What did your school do this month to promote autism acceptance?  What will you plan to do for the 2013-'14 school year?

Monday, April 8, 2013

What comes after Awareness?

It's a busy month in the Good Friend calendar: Autism Awareness Month.  We caregivers are all bustling about with blue in our 'dos and shining our lights and wearing our puzzle piece pins.  And as my own children with ASD get older (they're now 14 and 11), they're taking more notice of all the buzz.  As they take more notice and I explain in more depth, it all adds to their self-awareness.  So in our household, Autism Awareness Month really is a triple threat (and I mean that in a benign way): It's important to me as a mom, to our organization's work, and to my kids as people with ASD.

One of the tweets I (follow ChelseaMB) posted on World Autism Awareness Day was met with the following question: "after aware, then what?" [sic].  For me, the reply took far fewer than 140 characters and was instant:  Just what #GoodFriendInc stands for: ACCEPTANCE and EMPATHY!  I didn't need to ponder that.  It's what I've been focused on through Good Friend for the last five years, and even longer as a mom.

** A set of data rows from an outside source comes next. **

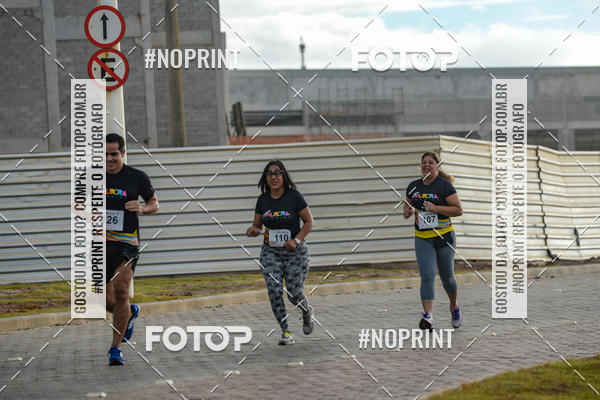 Buy your photos of the eventAURORA RUNNING on Fotop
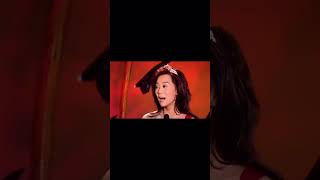 MC .NGUYỄN NGỌC NGẠN..PHỎNG VẤN HOA HẬU..NGUYỄN CAO KỲ DUYÊN...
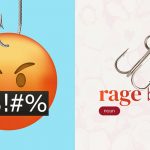 Foto: “Rage bait” y “parasocial”, las palabras del año /Cortesía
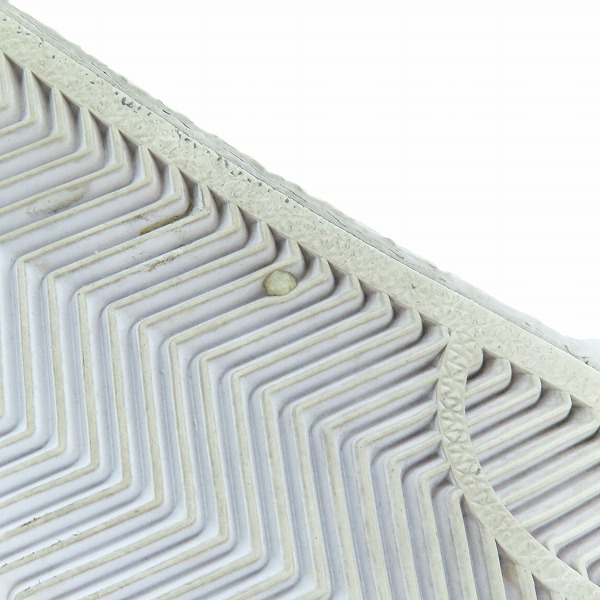 実際に弊社で買取させて頂いたNIKE×KAWS×sacai/ナイキ×カウズ×サカイ BLAZER LOW Neptune Blue/ネプチューン ブルー DM7901-400/26.5の画像 7枚目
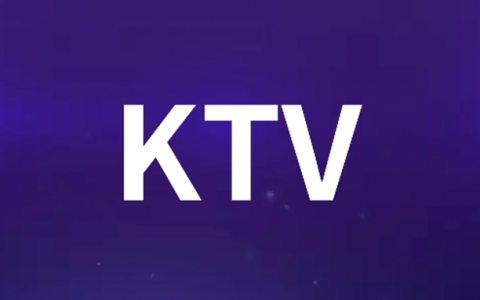 爱唱KTV  v3.15.69会员版，免费畅享欢乐K歌时光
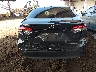 5YFB4MDEXRP****** Used 2024 Toyota Corolla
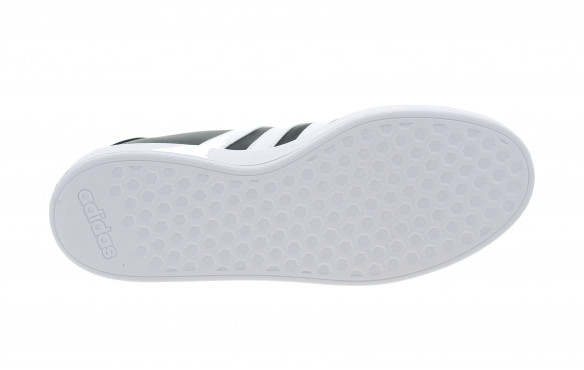 adidas GRAND COURT BASE 2.0_MOBILE-PIC7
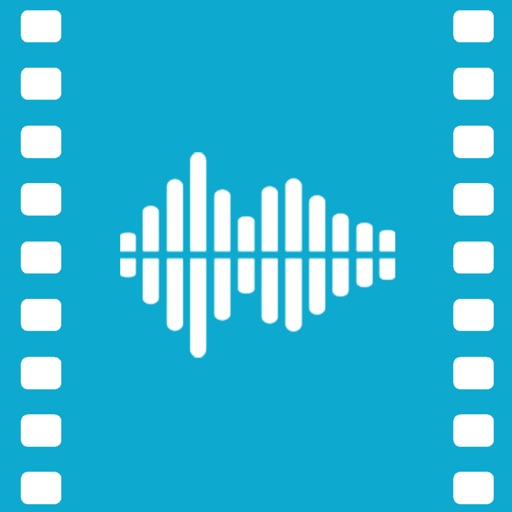 AudioFix: For Videos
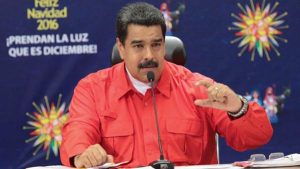 Mercosur: reunión clave de cancilleres en medio de una fuerte polémica con Venezuela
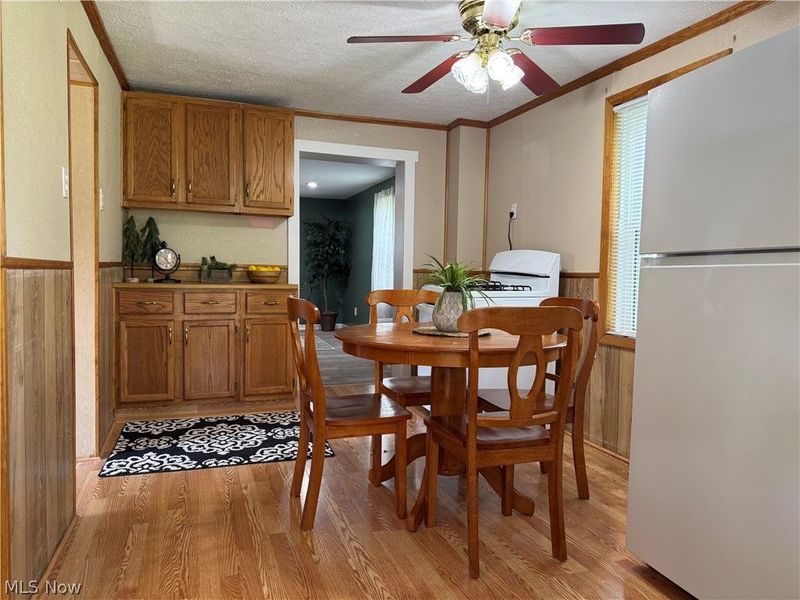 2261 6th Street, Mc Donald, OH 44437 Photo 4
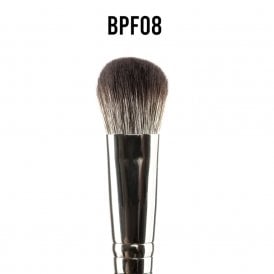 Bperfect Ultimate Individual Brush BPF08 Conceal & Blend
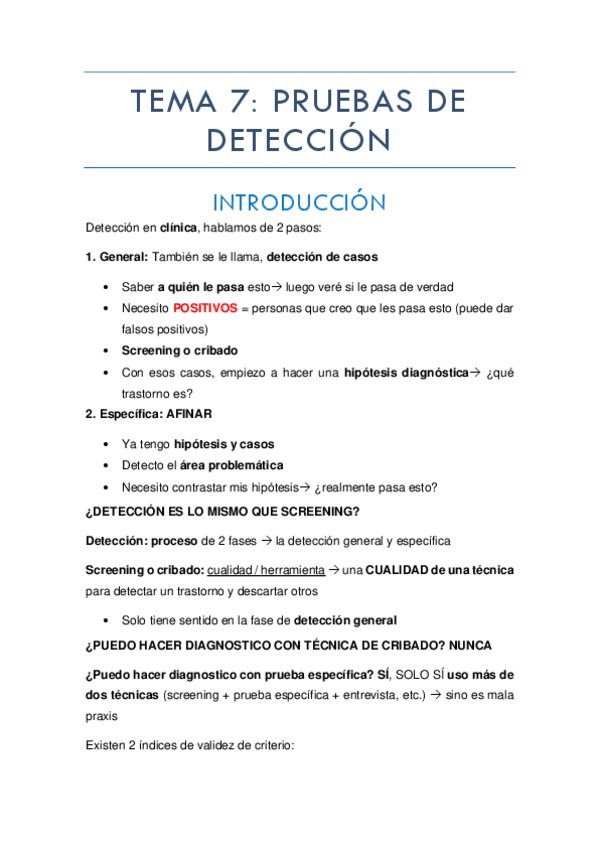 Miniatura del documento TEMA-7-Pruebas-de-deteccion.pdf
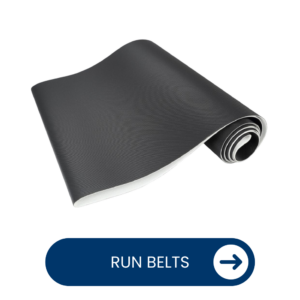 Run Belts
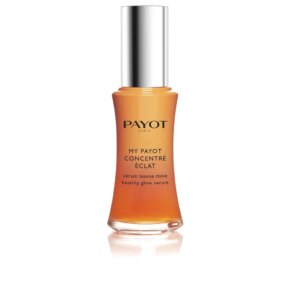 Kem điều trị chống oxy hóa Payot MY PAYOT concentré éclat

Good Friend's philosophy is that you can't explain what you can't name, so Awareness is step one.  That's what makes Autism Awareness Month so foundational.  But it cannot stop there.  Once we are aware, we work toward understanding.  Understanding leads to Acceptance.  That's step two.  When we move into understanding autism on an experiential level, we foster Empathy.  This is the step where the magic happens.  Once we've felt what it might be like for our friends with autism, we can become natural supports for them.  We will remember what we've learned when we see our friend or colleague with autism struggling, and will respond in a constructive -- versus judgmental -- way.

Constructive responses lead to successful interactions.  And more than anything else, success begets success.

So while I realize that blue for autism in April won't create autism-friendly jobs in May, it certainly does create opportunities for discussions!  Seize those opportunities to discuss with your students, your co-workers, and your community members.  Create awareness of the strengths of individuals with ASD.  Create awareness of the resources in your community, or discuss what's lacking and call the stakeholders to the collaborative table to figure out how it can be manifested.  Self-advocates: Improve self-awareness of your talents and capitalize on them.  Become aware of what supports might be there for you and put those tools in your toolbox.

Awareness is the foundation; keep building!